Wed, 04/20/2022 - 12:38

I had a realization, of sorts, swimming in the warm water off Puerto Rico last week — about sea turtles. True confession: The business about large sea creatures eating balloons and chunks of plastic garbage had always struck me as overwrought. There are a number of infamous photographs of dead albatrosses you can find online in which their entire bodies are filled with bottle caps and other trash, to me perhaps showing the hand of man in more ways than the obvious. Similarly with sea turtles, I wondered how they could mistake party balloons for food.

Like many year-rounders from the East End of the Island, I got away to Rincon in Puerto Rico and nearby Isabella. It was a boys’ surf trip for my son, Ellis, and my nephew Teddy, both 12. I was the chaperone and instructor. I was nervous at first, keeping close to the cousins, but as the week went by and their competence in the water improved, I could drift around on my own a bit.

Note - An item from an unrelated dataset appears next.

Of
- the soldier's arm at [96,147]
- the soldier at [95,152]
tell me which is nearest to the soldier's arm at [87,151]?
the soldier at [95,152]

Toward the end of the trip, the boys surfed while I put on a mask and dived on a sandbar. Sea turtles from about the size of a dinner plate to garbage can lid were cruising the surf line on the bar. Occasionally, I was able to anticipate where they would pass and get a good look. They appeared to be indifferent to me and to the surfers overhead. But what were they doing there in particular, I wondered.

What it seemed was that seaweed accumulated where the waves broke on the bar. There were windrows of it loosely coursing over the sand bottom; these I took to be an easy meal, in shallow water, protected from who knows what that might hunt offshore. But the thing was, there were pieces of all sorts of human debris mixed in with the seaweed. Plastic bags, candy wrappers, and what seemed to be part of a diaper. In the tumbling whitewater a turtle could easily end up with inedible junk in its mouth. Research supports my observation — the more plastic in a turtle’s gut, the greater the probability of premature death from causes other than being struck by a boat, for example.

There, looking around in the shallows, I saw for myself just how it could happen. We live in a world swimming in plastic, garbage that can end up a sea turtle’s dinner.